While Uber’s ride-hailing business suffered as a result of the coronavirus pandemic, Uber Eats has seen increased demand in recent weeks.
Uber published its results for the first fiscal quarter of 2020 on Thursday (7 May), reporting a loss of $2.9bn. With a sharp decline in users traveling with Uber’s ride-hailing business as a result of Covid-19 restrictions, it marked the company’s biggest loss in three quarters.
However, while ride-hailing suffered a 3pc decline, Uber Eats saw bookings increase by 54pc year over year, as consumers turned to takeaways during the crisis. Revenue was up 14pc to $3.54bn, and the company reported a per-share loss of $1.70.
The results come after Uber announced earlier this week that it plans to lay off 3,700 full-time employees, which makes up nearly 14pc of the company’s workforce.
“This is one part of a broader exercise to make the difficult adjustments to our cost structure (team size and office footprint) so that it matches the reality of our business (our bookings, revenue and margins),” said CEO Dara Khosrowshahi.
The earnings report covers the period up to 31 March, but on a conference call with investors, Khosrowshahi added that the company’s rides business was down by 80pc in April.
However, Uber’s business is starting to rebound in some parts of the world. In Hong Kong, business is back to 70pc of pre-crisis gross bookings, and a survey of French Uber users claimed that two-thirds expect to take their next Uber ride within a month, while 90pc expect to be back in an Uber in less than three months.
Quartz suggested that these hints of recovery are what resulted in an 11pc increase in Uber stock price in after-hours trading.

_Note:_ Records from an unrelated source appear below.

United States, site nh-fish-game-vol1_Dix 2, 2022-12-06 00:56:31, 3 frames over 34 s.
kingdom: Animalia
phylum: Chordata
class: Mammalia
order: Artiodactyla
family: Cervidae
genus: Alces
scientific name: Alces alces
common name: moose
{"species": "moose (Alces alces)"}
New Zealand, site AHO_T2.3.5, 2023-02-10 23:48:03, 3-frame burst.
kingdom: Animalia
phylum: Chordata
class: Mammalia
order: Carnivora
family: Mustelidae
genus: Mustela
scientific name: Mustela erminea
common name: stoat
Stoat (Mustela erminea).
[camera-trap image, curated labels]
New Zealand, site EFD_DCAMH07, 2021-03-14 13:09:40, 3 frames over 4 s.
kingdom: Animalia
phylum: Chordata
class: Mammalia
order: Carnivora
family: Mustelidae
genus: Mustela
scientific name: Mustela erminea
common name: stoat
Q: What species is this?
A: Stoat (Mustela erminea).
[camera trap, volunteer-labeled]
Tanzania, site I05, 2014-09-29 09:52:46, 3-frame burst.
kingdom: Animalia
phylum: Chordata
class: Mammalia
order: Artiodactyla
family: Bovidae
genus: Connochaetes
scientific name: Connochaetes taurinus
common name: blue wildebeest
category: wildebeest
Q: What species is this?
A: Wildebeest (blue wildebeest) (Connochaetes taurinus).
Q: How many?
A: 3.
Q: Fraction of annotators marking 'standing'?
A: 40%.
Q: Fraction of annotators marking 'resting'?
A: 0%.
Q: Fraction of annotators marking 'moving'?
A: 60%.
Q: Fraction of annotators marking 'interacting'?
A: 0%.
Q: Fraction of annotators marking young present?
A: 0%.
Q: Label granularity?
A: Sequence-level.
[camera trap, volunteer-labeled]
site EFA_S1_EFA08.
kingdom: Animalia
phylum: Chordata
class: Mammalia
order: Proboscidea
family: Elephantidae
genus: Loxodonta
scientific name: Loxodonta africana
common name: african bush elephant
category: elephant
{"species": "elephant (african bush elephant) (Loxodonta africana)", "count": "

‘Along with the surge in food delivery, we are encouraged by the early signs we are seeing in markets that are beginning to open back up’
– DARA KHOSROWSHAHI
Khosrowshahi said: “While our rides business has been hit hard by the ongoing pandemic, we have taken quick action to preserve the strength of our balance sheet, focus additional resources on Uber Eats and prepare us for any recovery scenario.
“Along with the surge in food delivery, we are encouraged by the early signs we are seeing in markets that are beginning to open back up. Our global footprint and highly variable cost structure remain an important advantage, as our expectation is that the rides recovery will vary by city and by country.”
The company’s CFO, Nelson Chai, added that the company’s “ample liquidity” provides flexibility to deal with the current crisis, but that the company is still taking proactive steps to emerge stronger from the situation.
“We have recently exited eight unprofitable Eats markets, significantly reduced the size of our customer support and recruiting teams, and merged our Jump unit into Lime,” Chai said. “Building on the steps we have already taken, we are continuing to look at all levers to ensure our core rides and Eats businesses emerge from this crisis stronger than ever.”